There are four floors like this, each containing 80 cells. At the level of the first floor is stretched wire-netting to lessen the risk of suicide from those throwing themselves over from the upper floors, and also prevent injury from articles dropped intentionally from above. The author adds:–

“A prison ‘hall’ realises the hopes of its original architect for it is probably the ugliest structure ever conceived by man… From entry to discharge the prisoner never sees anything inanimate which is not positively ugly, and of living things there is nothing on which the eye can bear to dwell, except occasionally the faces of some fellow-prisoners.”

So much for Wormwood Scrubs. His description of Brixton is even more horrifying.
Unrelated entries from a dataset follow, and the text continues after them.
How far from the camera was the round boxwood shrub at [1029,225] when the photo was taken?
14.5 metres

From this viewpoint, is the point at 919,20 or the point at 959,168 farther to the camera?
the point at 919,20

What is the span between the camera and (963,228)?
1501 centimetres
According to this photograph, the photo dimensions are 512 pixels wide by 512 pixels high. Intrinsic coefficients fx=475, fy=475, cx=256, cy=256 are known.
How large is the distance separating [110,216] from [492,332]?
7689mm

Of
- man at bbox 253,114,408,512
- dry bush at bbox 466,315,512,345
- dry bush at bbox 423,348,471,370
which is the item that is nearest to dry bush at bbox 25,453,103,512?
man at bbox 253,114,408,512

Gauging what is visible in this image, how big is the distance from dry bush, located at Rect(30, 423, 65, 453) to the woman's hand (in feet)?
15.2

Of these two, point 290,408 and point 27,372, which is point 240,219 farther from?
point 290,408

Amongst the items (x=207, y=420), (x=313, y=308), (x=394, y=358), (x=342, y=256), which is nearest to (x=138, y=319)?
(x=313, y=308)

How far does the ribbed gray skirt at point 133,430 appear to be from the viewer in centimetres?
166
“It would be difficult to imagine and impossible to create a more rank and stagnant breeding-ground of evil than Brixton goal. Life at the Scrubs was not without a certain gloomy dignity; a prisoner could pass his days there with no affront to his manhood and the men he met were often rumbustious sinners with a tale to tell. Here everything was mean and degrading – the very appearance of the place was grimed…

“C Wing, in which most of the convicted men were herded, was a ‘hall’ about half the size of those in the Scrubs, but housed more prisoners, since they were crammed three to a cell. This leads to the most filthy pollution. Imagine an airless cell, scarcely large enough for one man, filled with the bunks, the bodies, the clothes and the chamber-pots of three. If it were an ordinary bedroom or a ship’s cabin it would be monstrously unhygienic, but when it is an almost windowless cell in which men are locked without respite from half-past five in the afternoon to seven o’clock the next morning it becomes foul and pestilential beyond all words…

“The whole place stank. The cells at night were pigsties and the effect of this gloom and neglect on the wretched prisoners was evident. Abject creatures, for the most part they made no attempt to keep their spirits up, or show any of the generous geniality of men suffering together, but grumbled and blasphemed in the filthiest terms, abandoning themselves to the atmosphere of shame and abomination which filled the place like a cold miasma.”

“The Verdict of You All” is a book of highly personal comment and description – one man’s account of his experiences in prison. His account may be true, it may be false, it may be a mixture of the two. Every reader must be his own judge of the category in which it should be placed. The author is a novelist, has naturally a good command of words, can tell his story well. Inevitably, there must lurk a suspicion that harbouring a feeling of injustice (he strenuously denies that he was guilty of the charges brought against him) he may tell the story too well. In spite of himself, indignation may get the better of judgment. Resentment may carry him beyond the limit of accuracy. Situations, conditions, may become over-coloured. In the last analysis, only those who have themselves been subjected to his experiences can confirm or deny his story.

This much, however, can be said: If it is, in fact, an essentially reliable and authentic account of life as it is actually lived in such prisons today, then it is a downright, uncompromising challenge to all the fine words that have been said about the reforms in our penal system. If it is but half true, it is a grim and sorry reflection on the efforts of those reformers who have laboured over the years to improve conditions in our prisons.